Assistência aos feridos 
 
Puseste o pé em sítio errado

Por José Manuel Lopes

“Março de 1973. A construção da estrada alcatroada havia começado em Aldeia Formosa, 7 Km depois atravessava Mampatá e seguia na direcção da Fonte de Iroel, como uma gigantesca jibóia negra lá ia até Colibuia, seguindo paraNhacobá e um dia havia de chegar ao Cumbijã. Era como uma faca encravada nas zonas até ai controladas pelo PAIGC, atravessava o corredor de Uane, virava para Sul ao Cumbijã e facilitaria o controlo pelas nossas tropas de toda aquela área. 

A todo o custo o PAIGC tentava evitar a sua progressão e para tal plantavam minas por todo o lado a fim de destruir viaturas e máquinas de desaterro que trabalhavam na abertura da estrada. Logo ai o trabalho para detectar as minas era importantíssimo. 

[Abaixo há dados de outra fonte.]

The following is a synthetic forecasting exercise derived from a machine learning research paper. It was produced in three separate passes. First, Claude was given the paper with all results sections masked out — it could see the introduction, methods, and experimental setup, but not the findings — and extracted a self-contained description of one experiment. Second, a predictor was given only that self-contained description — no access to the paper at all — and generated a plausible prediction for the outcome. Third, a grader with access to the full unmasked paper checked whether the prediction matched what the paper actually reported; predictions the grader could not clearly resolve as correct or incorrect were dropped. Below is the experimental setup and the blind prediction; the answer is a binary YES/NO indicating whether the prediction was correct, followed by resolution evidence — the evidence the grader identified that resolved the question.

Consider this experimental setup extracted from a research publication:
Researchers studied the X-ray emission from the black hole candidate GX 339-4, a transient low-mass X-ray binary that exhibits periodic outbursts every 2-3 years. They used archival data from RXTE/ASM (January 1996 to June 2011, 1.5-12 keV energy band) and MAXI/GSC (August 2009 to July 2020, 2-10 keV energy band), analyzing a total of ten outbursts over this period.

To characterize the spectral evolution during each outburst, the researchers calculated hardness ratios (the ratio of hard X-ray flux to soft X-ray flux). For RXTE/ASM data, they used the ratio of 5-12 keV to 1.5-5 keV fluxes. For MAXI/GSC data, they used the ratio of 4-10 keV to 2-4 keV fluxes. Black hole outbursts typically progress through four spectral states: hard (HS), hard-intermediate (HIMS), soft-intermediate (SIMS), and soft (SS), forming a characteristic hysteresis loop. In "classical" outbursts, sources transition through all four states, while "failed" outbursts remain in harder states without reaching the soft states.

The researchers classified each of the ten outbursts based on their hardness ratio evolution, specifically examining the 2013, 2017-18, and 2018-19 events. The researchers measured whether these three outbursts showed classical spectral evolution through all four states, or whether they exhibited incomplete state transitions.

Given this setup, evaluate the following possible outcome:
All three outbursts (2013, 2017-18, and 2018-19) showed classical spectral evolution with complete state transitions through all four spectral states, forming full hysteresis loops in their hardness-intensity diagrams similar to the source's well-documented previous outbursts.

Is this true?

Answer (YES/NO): NO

Todos os dias se fazia a picagem até à frente dos trabalhos e depois fazia-se a segurança à engenharia e aos operadores das máquinas. O trabalho dos Furriéis de Minas e Armadilhas era importantíssimo e o Vilas Boas distinguiu-se nisso. Perdi a conta às minas que ele levantou. 

Um dia na rotina habitual os picadores da frente gritam:mina!. Todos param. O Albuquerque repete a mensagem (mina!) e dá um passo atrás. Pisou uma mina antipessoal.

Puseste o pé em sítio errado 
um som violento, o pó levantado 
escondeu por algum tempo 
o teu corpo violentado 
sem pensar em outras minas 
correram em teu socorro 
o sangue fugia do teu corpo 
e o "hélio" não chegava 
 tua cara, ainda de criança 
ficava cada vez mais pálida 
tudo num silêncio angustiado 
Apesar dos teus vinte anos a 
vida fugia-te em golfadas 
porquê tanto sangue derramado?”

Minas 

Parece inofensiva a maldita 

Por José Manuel Lopes

“Desde o início da construção da estrada que as picagens se tornaram um cenário diário e hoje mesmo me surpreendo, como só tivemos uma vítima nesse trabalho perigoso que se tornou numa rotina. Só um trabalho muito responsável e competente dos picadores e dos Furriéis de Minas e Armadilhas explica tudo isso. Grande Vilas Boas e Fernandes! 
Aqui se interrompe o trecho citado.